Some residents and retailers have written to me about an increase in beggars and apparently homeless people sleeping in the city centre.
They rightly point out that this puts off visitors, discourages investors and gives the wrong image of a city that should be known for its friendliness, heritage and good shopping. Of course this also doesn’t help the good work being done to regenerate our city centre, whether through Heritage Lottery Fund awards or government and City Council grants to improve streets like Southgate Street: or help to encourage over 5 million visitors a year to the successful Docks and Quays to walk up to the city centre as well. So what are we doing about this?

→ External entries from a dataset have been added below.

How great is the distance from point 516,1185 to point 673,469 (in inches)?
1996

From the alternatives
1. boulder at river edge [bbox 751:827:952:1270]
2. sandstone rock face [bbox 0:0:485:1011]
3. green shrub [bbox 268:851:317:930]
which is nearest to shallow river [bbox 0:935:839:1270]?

I’ve had meetings with the Police, the City Council and St Mungo’s. We all agree more needs to be done to make sure that rough sleepers are returned safely into the communities they come from (often not Gloucester), and that beggars are off the street so that no one is put off coming to the city centre. Part of this is about a more visible police presence in the city centre and I am pleased that Supt Richard Cooper has brought back a team of officers, based in Bearlands, to patrol the city centre more often.
Alongside this we have increased the breadth of compassionate help available for people in trouble. The appropriately named George Whitfield Centre (formerly the Railway Club) now houses a Glos Care Services unit for the Homeless, the Foodbank, the Gloucester City Mission and a Green Square debt advisor. To have these services all together under one roof, opposite the Hospital, is among the most joined up operations in the country.
I am determined that Gloucester be a city of compassion for those who need help: but that we do not become the destination of choice for rough sleepers and beggars in Gloucestershire, let alone further afield.
I believe that having the Police back in the city centre and patrolling more often, ready to use their enforcement powers if need be, alongside the services in the Whitfield Centre, is the right balance of tough love: and I hope you will continue to see the improvement that we all want in the centre of our city.